Je marche sur une plage de galets entourée de vertes vallées. Le vent, fort et tempéré, fait danser mes cheveux et trembler mes vêtements. La brume n'a pas disparu, elle masque encore la mer. Seuls quelques ilots verts sont visibles à travers le voile matinal qui couvre l'eau froide et si belle. Je suis dans un corps qui n'est pas moi. J'ai la peau blanche, pâle, et de longs cheveux roux foncés, ondulés, presque noirs. J'ai une silhouette qui ne me ressemble pas, grande et fine, longiligne. Je porte des vêtements que je n'ai pas l'habitude de porter, des vêtements fins et larges. Mon regard est vague, perdu dans l'immensité qui s'ouvre à moi.

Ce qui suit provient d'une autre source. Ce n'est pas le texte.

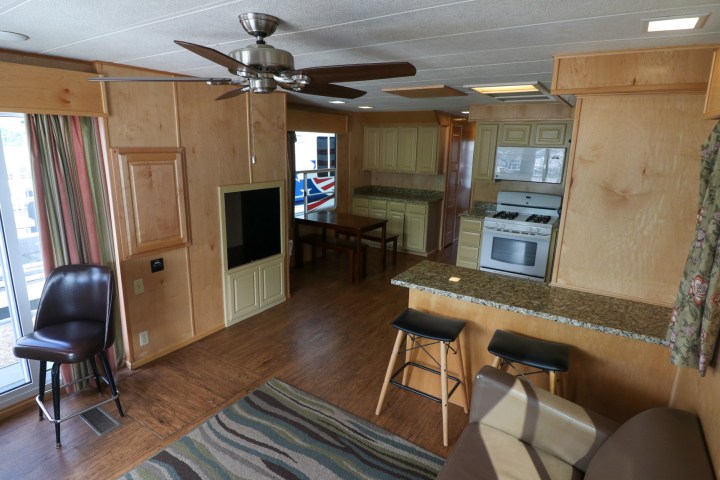 a living room filled with furniture and a tv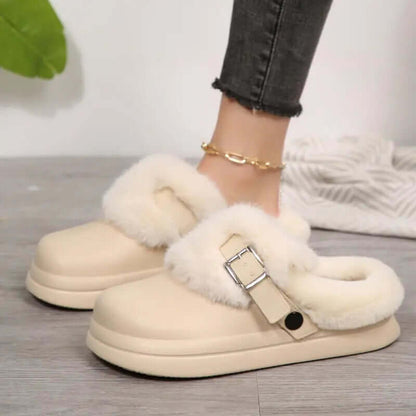 Top view of waterproof furry clogs featuring fluffy fur interior and buckle detail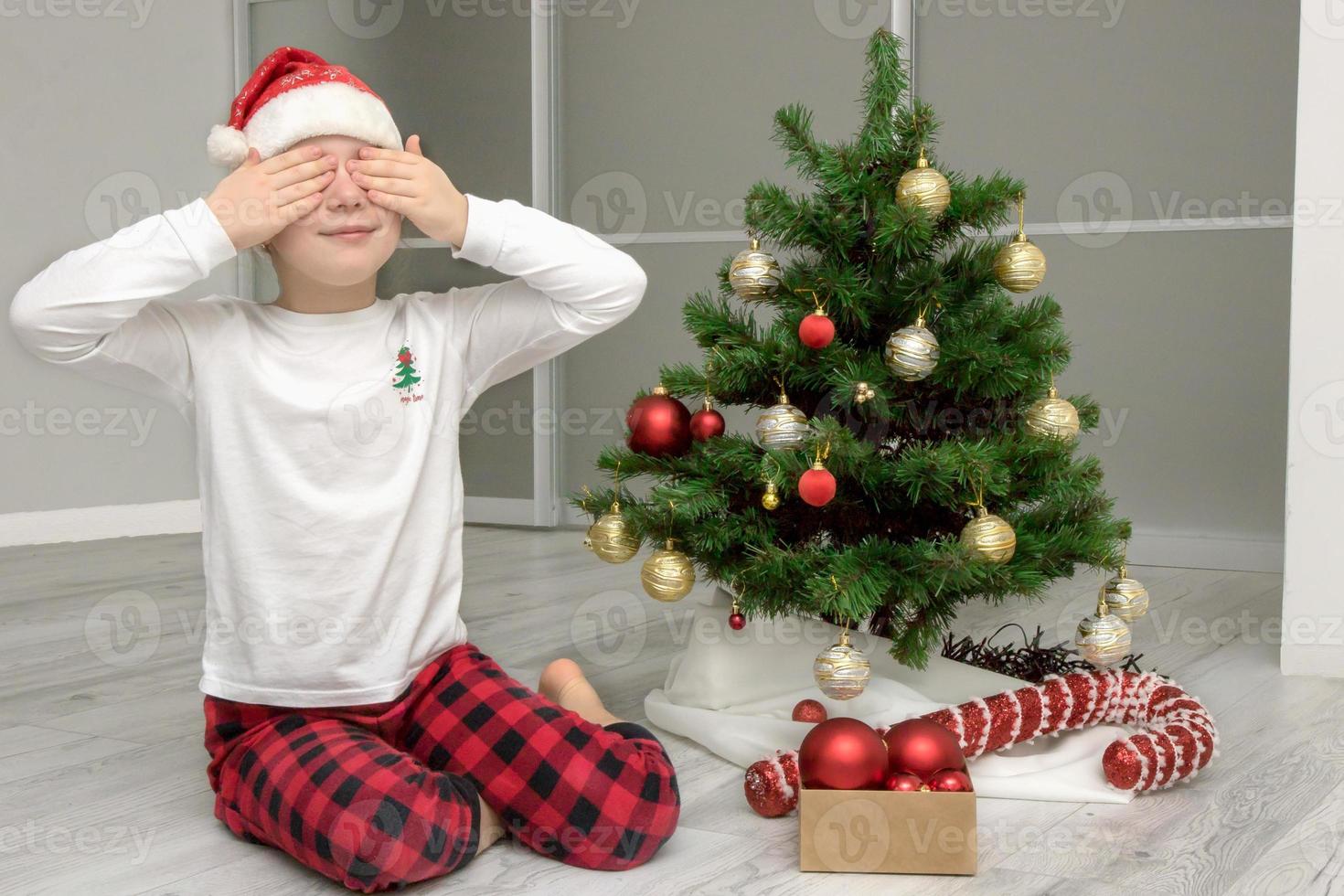 ragazza nel pigiama e un' Santa cappello si siede di il Natale albero con sua occhi Chiuso, Natale soddisfare foto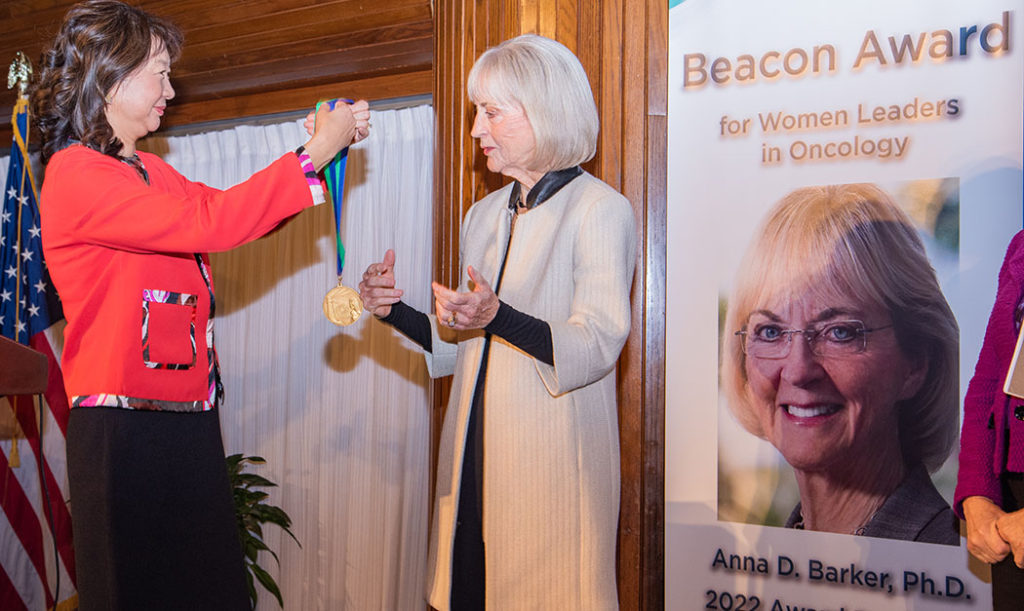 Sujuan Ba gives Beacon Award Medal to Anna D. Barker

J'aperçois une barque. Je sais alors ce que je dois faire. Je me dirige vers elle à pas lents, car j'ai tout mon temps. Le soleil se lève et la brume diminue. Aussitôt monté dans le bateau, celui-ci se met à avancer, à se déplacer seul. Je profite de cette lente dérive pour me questionner sur ma vie. Je pense d'abord à mon enfance, à laquelle je ne trouve rien à redire. Au fil de la navigation, je repasse dans ma tête, année après année, le début de ma vie, puis vient le passage à l'adolescence. A ce moment là, de douloureux souvenirs me reviennent, souvenirs que j'avais depuis longtemps enfoui pour ne plus qu'ils m'affectent. Ils ne m'affectent plus désormais, car la personne que j'étais alors n'existe plus.
Le choc de la barque contre le sol d'un nouvel ilot vient m'arracher à ma réflexion. La traversée est terminée, alors je descends. Au bout de l'ilot, dans un coin un peu caché, j'aperçois quelqu'un. Je m'approche à pas lents. J'appréhende le moment où je serais en face de cet être. Je ressens une impression étrange au fur et à mesure que j'avance. Soudain, je repense aux moments difficiles de ma jeunesse. J'aurai du lutter. J'aurai du relever la tête et me battre, à la fois contre le monde hostile et contre moi-même. Au lieu de cela, je m'étais recroquevillé et refermé, ce qui n'est pas une protection très efficace.
J'arrive enfin devant l'être troublant qui, perdu dans la mer, semblait curieusement être à sa place.